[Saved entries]
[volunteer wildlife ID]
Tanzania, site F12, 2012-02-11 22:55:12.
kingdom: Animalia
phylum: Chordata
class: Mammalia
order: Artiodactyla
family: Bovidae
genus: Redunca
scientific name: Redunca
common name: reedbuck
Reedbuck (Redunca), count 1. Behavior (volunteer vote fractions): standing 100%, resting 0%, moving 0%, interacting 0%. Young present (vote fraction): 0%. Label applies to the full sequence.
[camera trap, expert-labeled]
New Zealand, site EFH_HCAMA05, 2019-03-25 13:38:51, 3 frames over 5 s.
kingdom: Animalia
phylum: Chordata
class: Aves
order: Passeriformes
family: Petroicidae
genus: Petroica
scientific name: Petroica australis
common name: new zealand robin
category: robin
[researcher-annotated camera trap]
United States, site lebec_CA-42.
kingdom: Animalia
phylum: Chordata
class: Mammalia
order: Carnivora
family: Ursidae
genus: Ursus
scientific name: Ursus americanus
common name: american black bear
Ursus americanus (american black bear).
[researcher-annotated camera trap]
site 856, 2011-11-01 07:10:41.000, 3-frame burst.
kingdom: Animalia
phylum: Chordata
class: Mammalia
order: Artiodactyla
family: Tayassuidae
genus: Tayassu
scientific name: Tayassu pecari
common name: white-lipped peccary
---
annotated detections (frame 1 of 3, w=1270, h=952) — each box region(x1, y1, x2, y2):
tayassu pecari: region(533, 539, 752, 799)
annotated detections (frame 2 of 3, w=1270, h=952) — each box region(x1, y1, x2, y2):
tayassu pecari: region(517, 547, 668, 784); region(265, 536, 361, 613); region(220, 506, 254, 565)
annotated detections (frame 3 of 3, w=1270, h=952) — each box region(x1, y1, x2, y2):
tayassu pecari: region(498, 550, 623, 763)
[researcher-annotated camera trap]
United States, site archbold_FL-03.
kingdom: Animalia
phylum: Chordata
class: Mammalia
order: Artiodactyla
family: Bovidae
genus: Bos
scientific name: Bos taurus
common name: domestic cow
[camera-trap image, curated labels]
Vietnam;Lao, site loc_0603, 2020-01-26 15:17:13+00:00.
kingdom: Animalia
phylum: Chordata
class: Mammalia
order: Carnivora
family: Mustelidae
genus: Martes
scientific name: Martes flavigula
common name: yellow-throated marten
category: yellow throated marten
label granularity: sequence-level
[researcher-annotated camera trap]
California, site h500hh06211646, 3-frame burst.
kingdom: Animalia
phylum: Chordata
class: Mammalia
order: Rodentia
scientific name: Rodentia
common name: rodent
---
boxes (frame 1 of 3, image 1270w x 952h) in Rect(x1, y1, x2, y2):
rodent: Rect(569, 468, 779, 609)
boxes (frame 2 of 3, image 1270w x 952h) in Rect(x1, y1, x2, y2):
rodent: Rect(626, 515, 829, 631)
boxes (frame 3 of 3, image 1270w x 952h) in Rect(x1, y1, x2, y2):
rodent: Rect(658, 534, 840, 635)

Task requirements: Among the entries, count the lines that hold "United". Reply with the count only.

Solution: 2